The officer’s take down of the defendant when he got out of his car wasn’t supported by the record. Thus, the following frisk was unjustified. Williams v. State, 2020 Md. App. LEXIS 512 (May 29, 2020):
Here, Sergeant Brown’s testimony did not rebut the presumption that the search was unreasonable. Sergeant Brown has a long history working as a law enforcement officer, starting his career in 1997. At the time of the stop, he was working as patrol supervisor and stated that he’s responsible for traffic stops “at times.” Sergeant Brown stated that he was on patrol on Linden Avenue in an unmarked police vehicle when he saw Mr. Williams driving with “his cell phone up to his ear.” He “turned around and initiated a traffic stop on the vehicle on Bank Street” a “short time later.” He specified that the stop occurred “two to five minutes” after he activated his emergency equipment. Sergeant Brown testified that as he was getting out of his vehicle, Mr. Williams “quickly got out of his vehicle” as well. He didn’t identify himself as a police officer or say anything else to Mr. Williams after he got out of his vehicle. He then “approached [Mr. Williams] quickly as he got out,” and as he approached, he observed that Mr. Williams “turned his back to [him] quickly” and “held something in his hands.” He said Mr. Williams “clenched his hands together,” so he “grabbed him” because he “didn’t know what he had in his hands.” After grabbing Mr. Williams, Sergeant Brown “wrestled” him to the ground and “told him to [] stop resisting,” his first oral communication with Mr. Williams. Sergeant Brown “told him to put his hands behind his back,” and when Mr. Williams didn’t comply, Sergeant Brown pepper sprayed him. Then, Mr. Williams stopped struggling and threw two baggies under his car. He testified that he “eventually” placed Mr. Williams in handcuffs after Mr. Williams threw marijuana under the car. And he “ended up searching the vehicle” and Mr. Williams’s person.
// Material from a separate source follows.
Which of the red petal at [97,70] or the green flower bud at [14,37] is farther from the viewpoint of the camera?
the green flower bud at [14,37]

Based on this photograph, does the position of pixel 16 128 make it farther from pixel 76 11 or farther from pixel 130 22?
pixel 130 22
Viewing the facts under the totality of the circumstances, the State has failed to present sufficient evidence to rebut the presumption that the warrantless frisk was unreasonable. At the time Sergeant Brown took down Mr. Williams, he knew that: (1) Mr. Williams had been talking on his cell phone while driving; (2) Mr. Williams stopped his car after emergency equipment was activated (although he contradicts himself on how long it took Mr. Williams to stop); (3) as he got out of his police car, Mr. Williams got out of his car quickly as well; (4) Mr. Williams was facing forward; and (5) Mr. Williams had his hands clenched together. Sergeant Brown never expressed any belief that Mr. Williams posed a risk to his safety or the safety of others around them. Similarly, his testimony included no expressions of fear, and no sense that he was afraid, felt he was in danger, or that Mr. Williams appeared to be engaged in criminal conduct.
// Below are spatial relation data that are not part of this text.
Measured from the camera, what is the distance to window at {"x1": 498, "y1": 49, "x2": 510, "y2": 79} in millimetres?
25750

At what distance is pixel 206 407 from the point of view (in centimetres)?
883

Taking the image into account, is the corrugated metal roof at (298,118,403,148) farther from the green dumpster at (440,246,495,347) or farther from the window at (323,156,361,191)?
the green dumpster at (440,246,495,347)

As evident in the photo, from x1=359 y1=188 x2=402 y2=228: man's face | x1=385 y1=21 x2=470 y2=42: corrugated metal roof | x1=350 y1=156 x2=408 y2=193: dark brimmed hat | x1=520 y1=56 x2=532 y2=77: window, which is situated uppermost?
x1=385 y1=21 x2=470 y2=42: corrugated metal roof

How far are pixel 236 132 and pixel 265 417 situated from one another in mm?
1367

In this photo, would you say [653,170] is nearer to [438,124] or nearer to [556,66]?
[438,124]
Again, a Terry frisk is meant to protect officers and bystanders from risks posed by weapons. Thornton, 465 Md. at 146. And “[t]o articulate reasonable suspicion, an ‘officer must explain how the observed conduct, when viewed in the context of all other circumstances known to the officer, was indicative of criminal activity.'” Thornton, 465 Md. at 147 (quoting Sizer v. State, 456 Md 350, 365 (2017) (emphasis added)). The record at the suppression hearing reveals no such risks or observations.
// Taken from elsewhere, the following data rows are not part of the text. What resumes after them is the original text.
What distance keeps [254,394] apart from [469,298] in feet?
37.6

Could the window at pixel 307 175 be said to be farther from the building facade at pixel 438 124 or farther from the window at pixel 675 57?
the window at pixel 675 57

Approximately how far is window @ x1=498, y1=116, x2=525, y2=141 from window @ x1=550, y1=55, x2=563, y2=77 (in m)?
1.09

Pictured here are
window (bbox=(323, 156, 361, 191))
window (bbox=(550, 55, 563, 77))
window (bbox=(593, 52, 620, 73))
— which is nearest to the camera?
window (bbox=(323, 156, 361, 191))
Sergeant Brown is an experienced law enforcement officer, and he didn’t attempt here to explain how Mr. Williams’s conduct, at the inception of the seizure, was potentially criminal or dangerous. He didn’t say how his training and experience made him believe that what he observed may have been criminal activity. See Sellman, 449 Md. at 549 (“[T]he officer must explain how the observed conduct, when viewed in the context of all of the other circumstances known to the officer, was indicative of criminal activity.”) (quoting Crosby v. State, 408 Md. 490, 508 (2009)). Under the totality of the circumstances, Sergeant Brown did not have reasonable suspicion to frisk Mr. Williams, and we will not “‘rubber stamp’ conduct simply because the officer believed he had the right to engage in it.” In re Jeremy P., 197 Md. App. 1, 22 (2011). The State didn’t rebut the presumption that the take-down and search were unreasonable, and Sergeant Brown violated Mr. Williams’s rights when he conducted an unlawful Terry frisk.
by John Wesley Hall
Criminal Defense Lawyer and
Search and seizure law consultant
Little Rock, Arkansas
Contact: forhall @ aol.com / The Book www.johnwesleyhall.com
"If it was easy, everybody would be doing it. It isn't, and they don't." —Me
"Life is not a matter of holding good cards, but of playing a poor hand well." –Josh Billings (pseudonym of Henry Wheeler Shaw), Josh Billings on Ice, and Other Things (1868) (erroneously attributed to Robert Louis Stevenson, among others)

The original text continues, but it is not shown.